As relayed by ESPN.com’s Brian Windhorst, the Association issued a memo to its squads that outlines a scheduling package for next season aimed at improving player rest and ensuring marquee names are not sitting out for nationally broadcast tilts. Here’s Windhorst with the skinny:

• Eliminating stretches of four games in five days and 18 games in 30 days.

• Reduction of five games in seven nights to just 40 instances across (1.3 per team), down from last year when it was on the schedule 90 times (three per team).

• Reduction in number of back-to-backs to 14.9 per team, down from 16.3 per team. In all, 40 back-to-backs have been eliminated from last season.

• Reduction of single-game road trips by 17 percent.
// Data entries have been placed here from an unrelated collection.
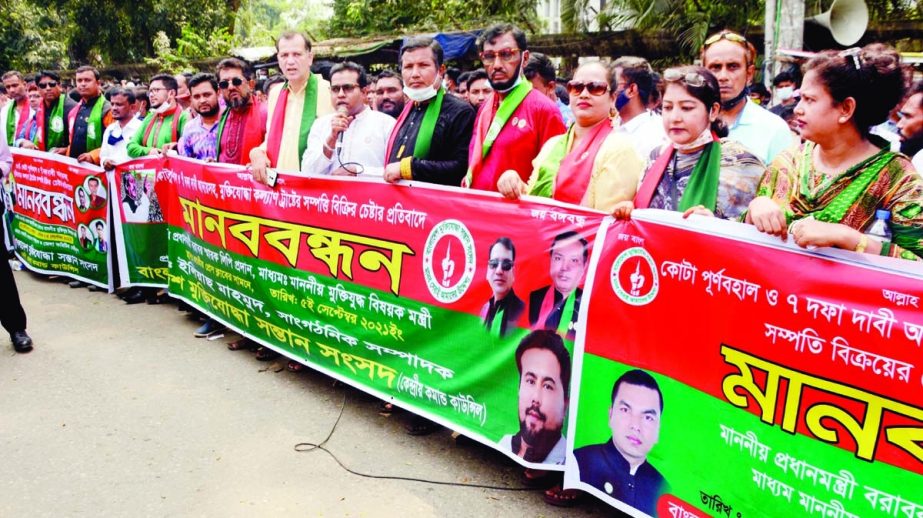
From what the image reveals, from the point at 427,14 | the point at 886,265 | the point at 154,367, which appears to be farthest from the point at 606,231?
the point at 427,14

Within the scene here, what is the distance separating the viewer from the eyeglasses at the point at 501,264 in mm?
3504

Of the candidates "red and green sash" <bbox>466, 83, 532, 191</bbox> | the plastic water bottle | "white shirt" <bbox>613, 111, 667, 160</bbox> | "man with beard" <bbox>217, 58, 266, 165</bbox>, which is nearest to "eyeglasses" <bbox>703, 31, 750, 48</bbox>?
"white shirt" <bbox>613, 111, 667, 160</bbox>

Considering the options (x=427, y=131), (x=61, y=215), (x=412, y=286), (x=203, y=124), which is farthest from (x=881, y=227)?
(x=61, y=215)

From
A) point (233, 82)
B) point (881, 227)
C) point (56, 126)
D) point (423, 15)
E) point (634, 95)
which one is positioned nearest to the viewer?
point (881, 227)

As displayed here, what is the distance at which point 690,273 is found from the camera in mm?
2793

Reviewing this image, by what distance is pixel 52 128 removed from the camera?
8.45 metres

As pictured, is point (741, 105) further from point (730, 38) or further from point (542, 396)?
point (542, 396)

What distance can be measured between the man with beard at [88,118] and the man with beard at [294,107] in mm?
3279

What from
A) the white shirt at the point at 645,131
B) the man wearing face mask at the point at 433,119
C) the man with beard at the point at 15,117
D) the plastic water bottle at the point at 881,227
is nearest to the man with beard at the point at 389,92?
the man wearing face mask at the point at 433,119

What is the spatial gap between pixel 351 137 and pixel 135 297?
3.23 meters

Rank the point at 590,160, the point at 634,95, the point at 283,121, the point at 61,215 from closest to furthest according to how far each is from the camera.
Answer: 1. the point at 590,160
2. the point at 634,95
3. the point at 283,121
4. the point at 61,215

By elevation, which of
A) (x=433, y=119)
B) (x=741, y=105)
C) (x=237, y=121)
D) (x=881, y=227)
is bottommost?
(x=881, y=227)

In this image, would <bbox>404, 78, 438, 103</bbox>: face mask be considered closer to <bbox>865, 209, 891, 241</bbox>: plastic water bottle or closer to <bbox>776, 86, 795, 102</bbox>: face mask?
<bbox>865, 209, 891, 241</bbox>: plastic water bottle

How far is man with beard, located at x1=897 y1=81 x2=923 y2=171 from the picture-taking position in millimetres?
4238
• Reduction in single-game road trips over 2,000 miles by 67 percent; there are only 11 of them on schedule.

• Increase in weekend games from 549 to 568, much of the boost coming on Saturdays. Previously the NBA avoided Saturdays and Sunday afternoons during football season to dodge conflicts.

The call to this action reached fever pitch last season after instances in which stars such as LeBron James, Chris Paul and the Spurs’ best players didn’t take the floor for some of the league’s many nationally televised affairs. The backlash was swift and cutting, with participants debating whether, say, LeBron owed it to the fans who paid top dollar to play instead of rest, or whether the casual viewer and fan needed to care about preserving player safety into the postseason enough to plan their ticket purchases around preceding and subsequent games.
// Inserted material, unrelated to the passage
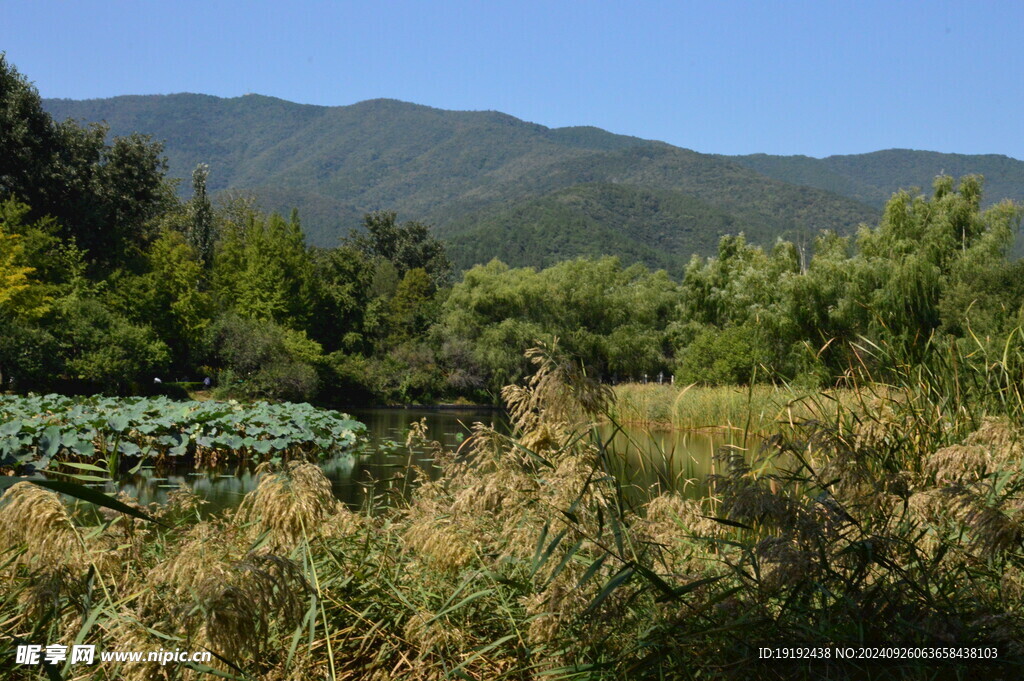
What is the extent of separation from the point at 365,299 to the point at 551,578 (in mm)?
33194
Though the latest changes are a huge step in the right direction, they are not a panacea. The surviving instances of back-to-backs and four games in five nights will pave the way for certain coaches and organizations to rest their most prized assets. There will be rest nights for LeBron, and the Spurs most definitely won’t cease their player modulation approach.

But these tweaks give the NBA a leg on which to stand when speaking with advertisers and when scolding squads that ignore the importance of superstar availability on National TV. Mix those two together, and the league has created a viable model to deter enough marquee-matchup benchings for this issue to subside—until, of course, a top-10 star sits out an ABC game to rest, and it starts up all over again.